Thursday, December 31, 2015

Income support by age

The graph above depicts incomes support by age.

I had to make it double axis or it would have been very tall.

The left-hand axis and grey columns show numbers of Super and Veteran pension recipients.

The right-hand axis and coloured lines show numbers of working-age benefit recipients.

Obviously the growth in Super is large at 49% between 2005 and 2015. In behind the 64+ is a steady but small rise of 55-64 year-olds. Interesting that that age band did not change with the recession. Probably because most are not working due to some form of physical incapacity. Their numbers are not affected by changes in the labour market.

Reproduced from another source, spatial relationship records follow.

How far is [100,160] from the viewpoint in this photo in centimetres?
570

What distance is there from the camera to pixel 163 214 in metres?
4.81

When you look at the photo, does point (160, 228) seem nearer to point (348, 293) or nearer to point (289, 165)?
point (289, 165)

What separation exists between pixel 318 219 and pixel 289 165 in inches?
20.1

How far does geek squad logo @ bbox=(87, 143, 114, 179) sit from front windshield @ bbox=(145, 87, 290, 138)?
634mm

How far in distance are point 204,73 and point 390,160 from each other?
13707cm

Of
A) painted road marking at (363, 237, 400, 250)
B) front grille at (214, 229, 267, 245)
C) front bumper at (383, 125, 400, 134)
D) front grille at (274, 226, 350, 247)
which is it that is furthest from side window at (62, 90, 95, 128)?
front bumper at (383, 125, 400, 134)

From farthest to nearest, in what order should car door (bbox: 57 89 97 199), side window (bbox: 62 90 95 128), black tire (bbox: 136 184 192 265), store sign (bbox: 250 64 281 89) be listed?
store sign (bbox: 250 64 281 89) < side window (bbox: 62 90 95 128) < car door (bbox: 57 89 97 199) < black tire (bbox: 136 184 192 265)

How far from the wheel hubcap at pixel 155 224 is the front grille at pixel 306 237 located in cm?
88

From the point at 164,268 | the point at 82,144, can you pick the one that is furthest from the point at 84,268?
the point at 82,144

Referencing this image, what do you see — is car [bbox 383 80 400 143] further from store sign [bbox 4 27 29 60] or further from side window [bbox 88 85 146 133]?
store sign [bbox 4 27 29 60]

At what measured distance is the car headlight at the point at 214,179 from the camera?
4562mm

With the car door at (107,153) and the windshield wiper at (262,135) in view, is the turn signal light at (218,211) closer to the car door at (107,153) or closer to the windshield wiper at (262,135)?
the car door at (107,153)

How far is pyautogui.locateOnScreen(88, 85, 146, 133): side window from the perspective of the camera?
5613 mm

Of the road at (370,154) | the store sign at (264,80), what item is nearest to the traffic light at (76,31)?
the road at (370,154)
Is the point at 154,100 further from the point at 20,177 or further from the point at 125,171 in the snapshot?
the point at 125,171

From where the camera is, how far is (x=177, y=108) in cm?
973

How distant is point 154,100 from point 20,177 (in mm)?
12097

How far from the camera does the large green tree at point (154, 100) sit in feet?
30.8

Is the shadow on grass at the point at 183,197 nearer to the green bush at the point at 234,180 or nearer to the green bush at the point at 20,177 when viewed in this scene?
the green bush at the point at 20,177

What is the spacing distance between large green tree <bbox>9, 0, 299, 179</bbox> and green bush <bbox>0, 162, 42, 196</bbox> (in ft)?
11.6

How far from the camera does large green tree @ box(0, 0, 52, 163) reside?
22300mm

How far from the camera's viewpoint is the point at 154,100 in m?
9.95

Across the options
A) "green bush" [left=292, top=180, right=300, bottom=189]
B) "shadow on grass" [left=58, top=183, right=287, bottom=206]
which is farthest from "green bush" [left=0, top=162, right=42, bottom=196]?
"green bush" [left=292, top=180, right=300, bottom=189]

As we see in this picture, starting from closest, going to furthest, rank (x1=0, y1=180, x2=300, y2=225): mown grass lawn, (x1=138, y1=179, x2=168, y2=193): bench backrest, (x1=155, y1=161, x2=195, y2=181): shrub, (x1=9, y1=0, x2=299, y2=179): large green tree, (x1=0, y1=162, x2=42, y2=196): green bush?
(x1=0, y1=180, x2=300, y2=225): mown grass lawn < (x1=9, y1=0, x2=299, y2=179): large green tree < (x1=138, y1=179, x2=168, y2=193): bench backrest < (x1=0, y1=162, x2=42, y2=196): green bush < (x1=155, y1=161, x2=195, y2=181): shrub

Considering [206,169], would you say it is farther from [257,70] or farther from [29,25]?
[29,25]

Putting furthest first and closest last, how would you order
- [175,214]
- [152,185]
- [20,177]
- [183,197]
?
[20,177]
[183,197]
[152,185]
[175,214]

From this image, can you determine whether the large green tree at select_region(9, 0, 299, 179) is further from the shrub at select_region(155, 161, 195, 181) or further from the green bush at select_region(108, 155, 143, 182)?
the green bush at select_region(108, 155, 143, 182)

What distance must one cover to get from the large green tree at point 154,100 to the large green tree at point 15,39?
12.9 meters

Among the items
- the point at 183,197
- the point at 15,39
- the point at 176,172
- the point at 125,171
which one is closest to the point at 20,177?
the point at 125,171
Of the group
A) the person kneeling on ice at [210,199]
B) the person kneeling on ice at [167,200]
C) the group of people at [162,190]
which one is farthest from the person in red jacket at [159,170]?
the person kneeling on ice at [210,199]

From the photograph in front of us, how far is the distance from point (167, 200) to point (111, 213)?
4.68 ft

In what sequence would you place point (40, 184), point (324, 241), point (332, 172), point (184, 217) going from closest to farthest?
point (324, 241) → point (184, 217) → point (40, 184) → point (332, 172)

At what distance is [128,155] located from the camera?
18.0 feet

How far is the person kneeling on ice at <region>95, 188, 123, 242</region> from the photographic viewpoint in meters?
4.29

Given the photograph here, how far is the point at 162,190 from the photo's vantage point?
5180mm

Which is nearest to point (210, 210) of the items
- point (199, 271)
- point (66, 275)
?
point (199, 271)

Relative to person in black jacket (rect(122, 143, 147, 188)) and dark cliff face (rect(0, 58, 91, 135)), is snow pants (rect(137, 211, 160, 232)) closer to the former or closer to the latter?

The 18-24 and 40-54 are more-or-less back to where the number lay in 2005 (though the rates would be lower as the relevant populations are higher).

The biggest drop in any age group is among 25-39. This is probably partly due to the growth rate in sole parent employment.

It's great that working age benefit numbers are declining albeit slowly. Currently 10.2% of the 18-64 population relies on a benefit. In 2005 it was 12%; in 2000 it was near to 17%

But we need those numbers to keep falling because government expenditure on income support for 64+ will continue to climb quite steeply over the coming years.

1 comment:

Anonymous said...

I had to make it double axis or it would have been very tall.

So? at least it would have presented the truth: that there are twice as many codger-bludgers than dole-bludgers of all kinds --- and all the codger bludgers vote.

Of course, this chart is deeply misleading in three other ways:
- it doesn't count for the biggest working age bludge: "working" for families
- it doesn't count the other two huge expenses for adults 25-45 --- health & education for their kids
- it undercounts the ruinously expensive healthcare for those codger-bludgers, especially in the last year.